→ **LISTE DES TÂCHES**:
1. Répondez à ces questions à partir de l'extrait :
(a) Quelle ville, selon l'extrait, expulse l'ambassadeur de France ?
(b) Quel enjeu le Mali remet-il au-devant de la scène ?
(c) Quel général belge l'extrait cite-t-il, et à quel moment ?
2. Citez l'extrait depuis « Impossible de demeurer » jusqu'à « consommation intérieure ? », ces deux passages compris.

Impossible de demeurer autiste à ce qui se passe en Afrique de l’Ouest. Proximité géographique et psychologique oblige. S’agit-il d’une lame de fond souverainiste ou d’une simple posture de la part des autorités qui instrumentaliseraient l’exaspération populaire ?
Quand par exemple, Bamako expulse l’ambassadeur de France, faudrait-il y voir un signal fort d’un pays soucieux de traiter d’égal à égal avec l’ancienne puissance coloniale ou une surenchère populiste à consommation intérieure ?
En attendant que le temps tranche le questionnement, force est de constater que le Mali remet au- devant de la scène le sempiternel enjeu de la souveraineté des Etats africains. En particulier dans leurs relations avec les pays occidentaux. La dialectique de ces derniers -du moins la plupart d’entre eux- traduit et trahit leur regard paternaliste, condescendant vis-à-vis de l’Afrique. Au seuil de l’indépendance du Congo-Léopoldville, le Général belge Emile Janssens avait bien résumé la situation post-indépendance… nominale : » après l’indépendance est égal à avant l’indépendance « .

→ **DONNÉES FOURNIES**:
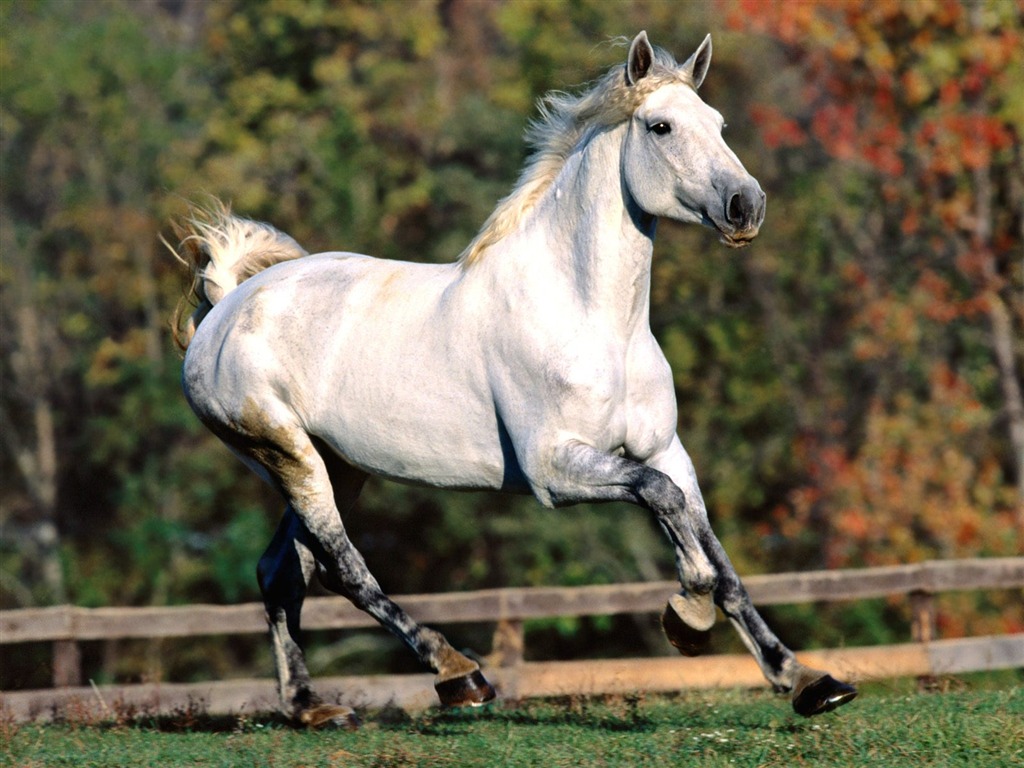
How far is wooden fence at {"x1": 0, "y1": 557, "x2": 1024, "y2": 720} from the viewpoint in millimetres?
9367

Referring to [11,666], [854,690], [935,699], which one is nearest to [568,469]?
[854,690]

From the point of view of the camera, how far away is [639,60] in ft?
18.5

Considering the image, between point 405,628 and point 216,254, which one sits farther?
point 216,254

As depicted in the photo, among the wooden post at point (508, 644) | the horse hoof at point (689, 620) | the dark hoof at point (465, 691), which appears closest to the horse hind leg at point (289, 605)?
the dark hoof at point (465, 691)

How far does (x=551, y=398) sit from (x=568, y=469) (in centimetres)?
27

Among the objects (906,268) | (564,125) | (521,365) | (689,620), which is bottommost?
(689,620)

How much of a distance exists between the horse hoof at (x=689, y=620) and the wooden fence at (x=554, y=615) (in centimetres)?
393

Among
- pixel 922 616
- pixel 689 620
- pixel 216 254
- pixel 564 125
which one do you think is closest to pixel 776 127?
pixel 922 616

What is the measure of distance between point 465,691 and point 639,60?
95.8 inches

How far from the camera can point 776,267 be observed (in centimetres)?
2091

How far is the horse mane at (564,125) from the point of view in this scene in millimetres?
5660

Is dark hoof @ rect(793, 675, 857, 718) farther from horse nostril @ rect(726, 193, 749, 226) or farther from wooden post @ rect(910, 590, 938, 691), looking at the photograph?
wooden post @ rect(910, 590, 938, 691)

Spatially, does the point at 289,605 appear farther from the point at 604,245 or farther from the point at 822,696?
the point at 822,696

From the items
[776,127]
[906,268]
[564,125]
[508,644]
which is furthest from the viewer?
[906,268]
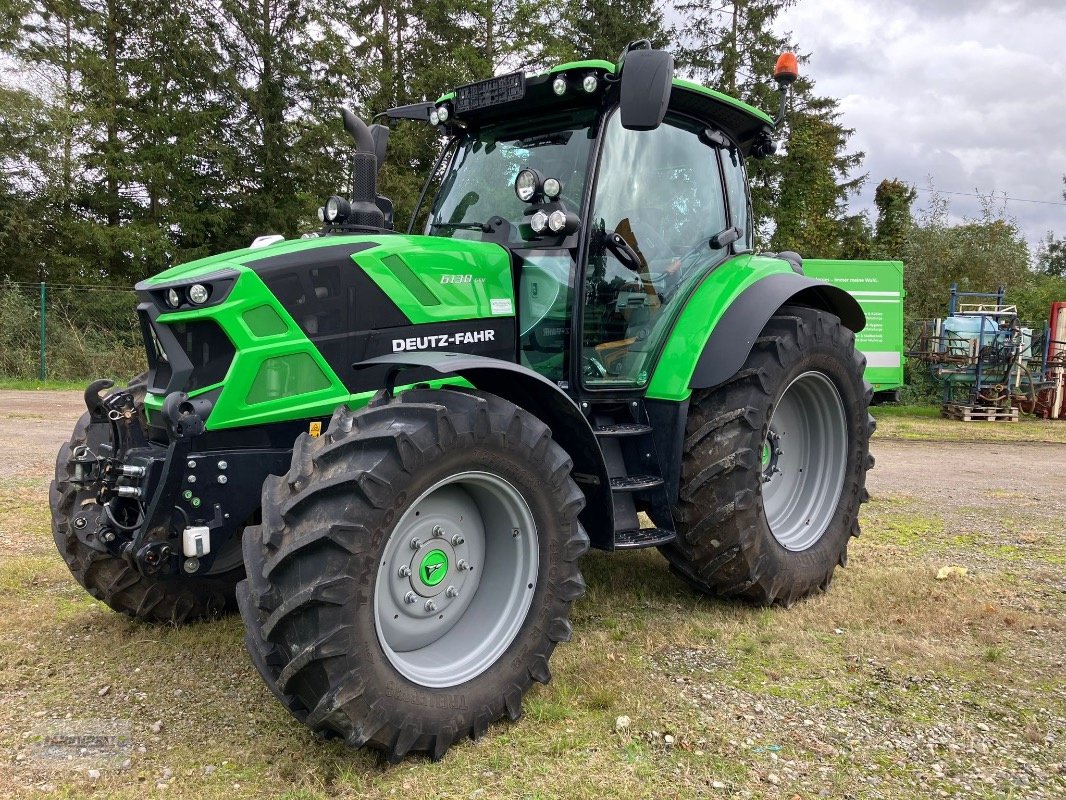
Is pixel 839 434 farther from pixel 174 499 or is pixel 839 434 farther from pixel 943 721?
pixel 174 499

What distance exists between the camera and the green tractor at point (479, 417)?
105 inches

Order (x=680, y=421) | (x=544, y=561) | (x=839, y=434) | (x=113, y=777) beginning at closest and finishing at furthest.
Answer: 1. (x=113, y=777)
2. (x=544, y=561)
3. (x=680, y=421)
4. (x=839, y=434)

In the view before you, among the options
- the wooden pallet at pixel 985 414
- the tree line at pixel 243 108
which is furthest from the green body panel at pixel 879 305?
the tree line at pixel 243 108

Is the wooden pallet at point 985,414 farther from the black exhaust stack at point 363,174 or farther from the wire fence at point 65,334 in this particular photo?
the wire fence at point 65,334

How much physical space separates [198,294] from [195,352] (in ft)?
0.75

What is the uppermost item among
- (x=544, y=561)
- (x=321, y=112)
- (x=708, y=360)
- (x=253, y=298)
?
(x=321, y=112)

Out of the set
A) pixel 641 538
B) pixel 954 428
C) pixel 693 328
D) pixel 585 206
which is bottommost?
pixel 954 428

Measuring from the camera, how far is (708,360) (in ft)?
13.1

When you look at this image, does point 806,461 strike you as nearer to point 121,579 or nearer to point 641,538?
point 641,538

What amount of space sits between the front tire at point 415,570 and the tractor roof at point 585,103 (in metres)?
1.72

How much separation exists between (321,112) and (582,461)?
20.8 metres

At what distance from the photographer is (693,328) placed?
4062mm

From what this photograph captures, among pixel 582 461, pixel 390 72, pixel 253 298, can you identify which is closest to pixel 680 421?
pixel 582 461

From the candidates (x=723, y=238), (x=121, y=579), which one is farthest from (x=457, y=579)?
(x=723, y=238)
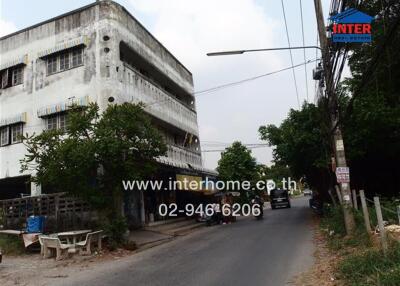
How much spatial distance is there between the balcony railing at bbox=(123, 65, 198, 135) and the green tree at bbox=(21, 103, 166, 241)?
16.6 feet

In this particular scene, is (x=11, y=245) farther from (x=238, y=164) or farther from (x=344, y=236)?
(x=238, y=164)

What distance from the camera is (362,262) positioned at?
804 centimetres

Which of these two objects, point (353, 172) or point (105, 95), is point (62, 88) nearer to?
point (105, 95)

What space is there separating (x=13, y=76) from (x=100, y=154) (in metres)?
10.5

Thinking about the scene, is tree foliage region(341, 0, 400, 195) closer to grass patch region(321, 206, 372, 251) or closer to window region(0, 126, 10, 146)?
grass patch region(321, 206, 372, 251)

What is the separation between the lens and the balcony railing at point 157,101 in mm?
20328

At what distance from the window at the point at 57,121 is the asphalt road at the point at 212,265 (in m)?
7.77

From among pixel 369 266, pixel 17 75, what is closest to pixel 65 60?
pixel 17 75

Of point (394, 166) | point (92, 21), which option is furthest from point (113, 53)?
point (394, 166)

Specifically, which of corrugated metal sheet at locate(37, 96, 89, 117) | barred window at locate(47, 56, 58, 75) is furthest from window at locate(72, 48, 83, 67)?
corrugated metal sheet at locate(37, 96, 89, 117)

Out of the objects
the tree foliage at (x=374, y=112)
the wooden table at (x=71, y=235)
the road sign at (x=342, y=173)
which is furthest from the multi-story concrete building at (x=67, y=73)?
the road sign at (x=342, y=173)

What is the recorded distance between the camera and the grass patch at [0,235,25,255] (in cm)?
1568

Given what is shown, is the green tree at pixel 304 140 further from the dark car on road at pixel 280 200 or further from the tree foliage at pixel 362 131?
the dark car on road at pixel 280 200

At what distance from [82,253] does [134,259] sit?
2.11 metres
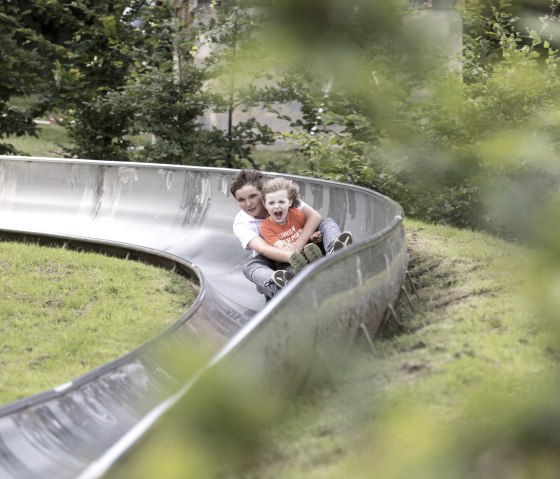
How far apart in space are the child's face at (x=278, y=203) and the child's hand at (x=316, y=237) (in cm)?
26

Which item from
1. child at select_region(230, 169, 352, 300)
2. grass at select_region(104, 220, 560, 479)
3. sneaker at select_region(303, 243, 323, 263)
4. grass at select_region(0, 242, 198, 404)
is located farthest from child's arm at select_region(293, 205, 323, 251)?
grass at select_region(104, 220, 560, 479)

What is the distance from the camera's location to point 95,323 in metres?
6.77

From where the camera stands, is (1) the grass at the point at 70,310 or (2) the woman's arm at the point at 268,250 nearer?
(1) the grass at the point at 70,310

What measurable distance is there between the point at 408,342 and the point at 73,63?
11.0 meters

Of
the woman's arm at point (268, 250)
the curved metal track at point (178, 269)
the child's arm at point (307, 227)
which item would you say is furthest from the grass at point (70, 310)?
the child's arm at point (307, 227)

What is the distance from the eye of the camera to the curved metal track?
2900 millimetres

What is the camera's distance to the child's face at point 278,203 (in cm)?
699

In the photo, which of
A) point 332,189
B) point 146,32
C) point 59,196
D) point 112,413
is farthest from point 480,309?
point 146,32

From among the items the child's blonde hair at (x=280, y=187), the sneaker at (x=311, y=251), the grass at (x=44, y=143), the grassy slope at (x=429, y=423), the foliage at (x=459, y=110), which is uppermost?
the foliage at (x=459, y=110)

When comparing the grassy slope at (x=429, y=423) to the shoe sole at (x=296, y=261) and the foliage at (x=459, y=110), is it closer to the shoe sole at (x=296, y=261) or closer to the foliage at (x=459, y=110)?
the foliage at (x=459, y=110)

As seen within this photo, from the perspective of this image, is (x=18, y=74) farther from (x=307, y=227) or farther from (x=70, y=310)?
(x=307, y=227)

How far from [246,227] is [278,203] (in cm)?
41

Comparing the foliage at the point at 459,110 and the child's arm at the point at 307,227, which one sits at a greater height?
the foliage at the point at 459,110

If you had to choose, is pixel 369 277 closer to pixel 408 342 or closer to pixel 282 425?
pixel 408 342
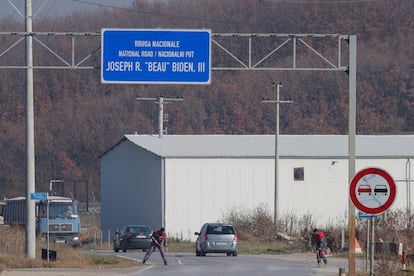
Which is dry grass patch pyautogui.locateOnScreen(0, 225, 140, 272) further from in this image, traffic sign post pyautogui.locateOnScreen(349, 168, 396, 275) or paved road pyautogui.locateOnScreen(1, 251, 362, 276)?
traffic sign post pyautogui.locateOnScreen(349, 168, 396, 275)

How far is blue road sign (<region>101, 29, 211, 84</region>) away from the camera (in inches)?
1191

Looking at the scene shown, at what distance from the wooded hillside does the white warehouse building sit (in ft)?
136

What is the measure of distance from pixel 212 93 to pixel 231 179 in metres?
65.8

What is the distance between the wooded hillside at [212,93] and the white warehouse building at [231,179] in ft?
136

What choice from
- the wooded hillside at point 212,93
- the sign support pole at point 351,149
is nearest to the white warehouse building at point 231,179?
the sign support pole at point 351,149

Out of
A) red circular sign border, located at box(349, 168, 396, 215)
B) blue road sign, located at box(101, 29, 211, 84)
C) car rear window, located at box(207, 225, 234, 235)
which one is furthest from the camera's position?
car rear window, located at box(207, 225, 234, 235)

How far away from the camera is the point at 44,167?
4658 inches

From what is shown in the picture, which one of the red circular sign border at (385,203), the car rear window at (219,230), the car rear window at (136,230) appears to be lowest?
the car rear window at (136,230)

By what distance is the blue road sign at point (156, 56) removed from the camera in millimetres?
30250

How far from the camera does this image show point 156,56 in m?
30.2

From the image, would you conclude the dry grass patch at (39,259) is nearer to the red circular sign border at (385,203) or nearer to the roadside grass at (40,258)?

→ **CORRIGÉ**:
1.
(a) Bamako.
(b) Le sempiternel enjeu de la souveraineté des États africains.
(c) Le général Emile Janssens, au seuil de l'indépendance du Congo-Léopoldville.

2.
Impossible de demeurer autiste à ce qui se passe en Afrique de l’Ouest. Proximité géographique et psychologique oblige. S’agit-il d’une lame de fond souverainiste ou d’une simple posture de la part des autorités qui instrumentaliseraient l’exaspération populaire ?
Quand par exemple, Bamako expulse l’ambassadeur de France, faudrait-il y voir un signal fort d’un pays soucieux de traiter d’égal à égal avec l’ancienne puissance coloniale ou une surenchère populiste à consommation intérieure ?